═══ Passage ═══

Companies House will draw on mechanisms similar to those used by HMRC, where applicants demonstrate a legitimate interest in disclosures from HMRC’s trust registration service. The registrar may request additional information or evidence to determine an application or refer a question to another party who they consider may be able to assist in determining the application. With extensive experience in handling sensitive requests, Companies House is well prepared; it has contingency plans to manage any surge in applications promptly and efficiently. I note that a nominal fee will be required of applicants to make sure that this is cost-neutral with regard to the Government. I think that covers most of those questions, but do correct me if I am wrong.
I shall now move on to the questions asked by the noble Lord, Lord Sharpe, about what legitimate interest is, how it is pursued and followed up, and what the application process is. To apply for access to information about a specific trust, applicants must provide their personal information, the name of the trust related to the relevant protected trust information, and the overseas entity’s name and ID. Applicants seeking trust information related to minors or bulk access—that is, applying for information on more than one trust in a single attempt —must demonstrate a legitimate interest, such as investigating money laundering, tax evasion, terrorist financing or a breach of sanctions imposed by regulations under the Sanctions and Anti-Money Laundering Act 2018. They must provide a statement to Companies House that they are requesting the relevant protected trusts’ information to further their investigation and a statement of how they plan to use the information. Companies House is not obliged to disclose the information if it could prejudice an ongoing criminal investigation or adversely affect national security; if it involves a pension scheme; and where the individual has applied for protection.
With regard to how someone will show that they are investigating money laundering et cetera for the legitimate interest test, applicants are expected to provide comprehensive details of the investigation that they are undertaking, supported by evidence to demonstrate the legitimacy and seriousness of their request. This will help ensure that applications are valid and that the process is not misused.

═══ Information shown ═══

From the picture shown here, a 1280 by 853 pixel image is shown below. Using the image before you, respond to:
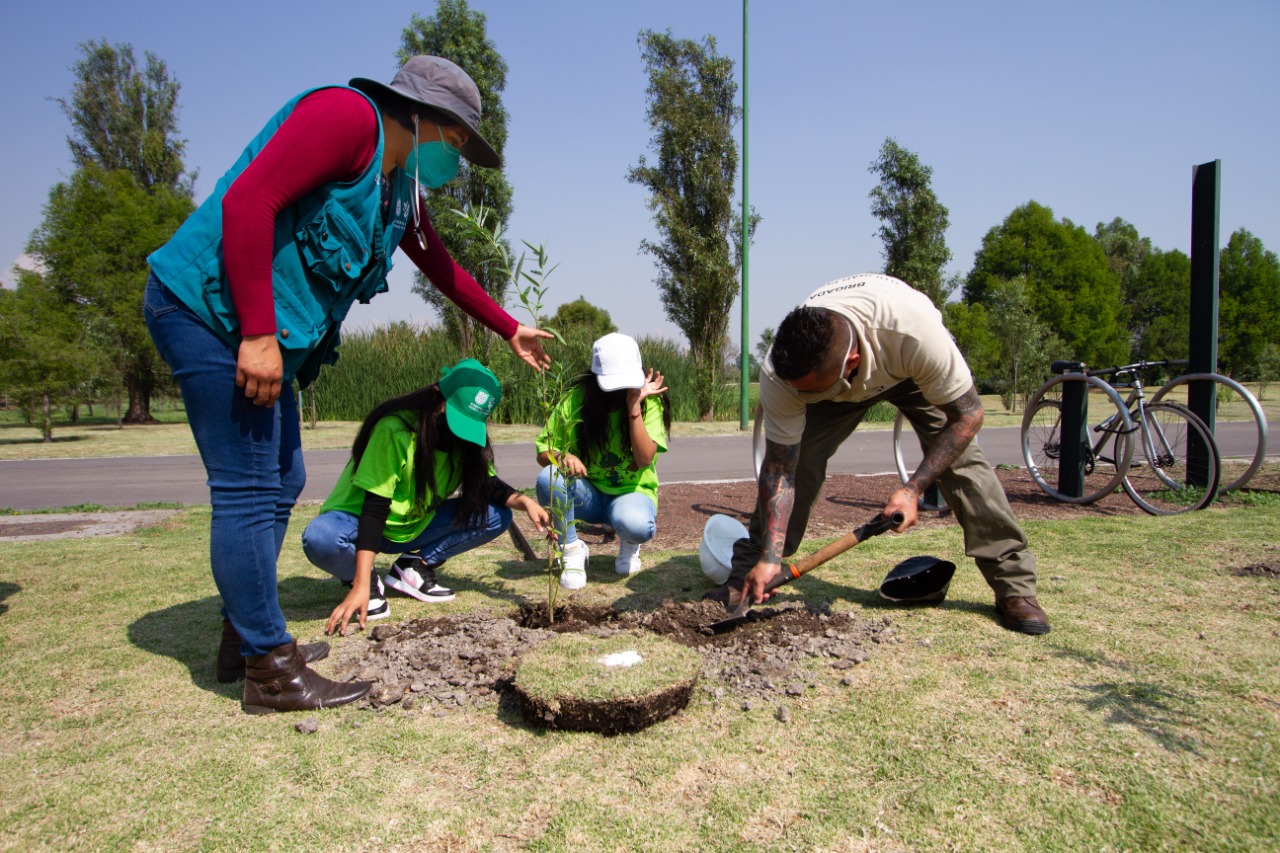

═══

# Task list
**a.** In the passage on access to trust information, what will applicants be required to pay, and for what purpose?
**b.** Proceed with the passage on access to trust information, picking up right after its final sentence.
The material stands apart from the passage on access to trust information.

# Answers provided
**a.** They will pay a nominal fee, so that the process is cost-neutral for the Government.

**b.**
I think that you talk to the problem at hand, which is how you balance off disclosure from harm. There will often be legitimate reasons for wanting to access this information, but there are also legitimate reasons why you would not want someone to have that information. I do not think that this is a policy where you can describe a single selection, or parameters, that will defend both sides, which is the exact reason for this process, I believe.
The applicant who requires the information has to give full and detailed information as to their identity and why they would need the information, and the individual whose details are being disclosed has the opportunity to write and say that this is information that could cause them harm were it to be disclosed—and proactively make that statement, so that the registrar has the ability to protect those interests. Then it is the registrar’s role to take that information and ensure that they are getting that balance right. They have the information about the applicant, and they can make that judgment based on whether something is a legitimate interest and this is not a bulk access—someone trying to get the full list of all the trustees so that they can sell their local accountancy advice, or whatever that motivation is. On the other hand, they also have the register for people who believe that interest would be detrimental to their personal ability. Their role is to balance the two, providing that transparency but also protecting them from harm.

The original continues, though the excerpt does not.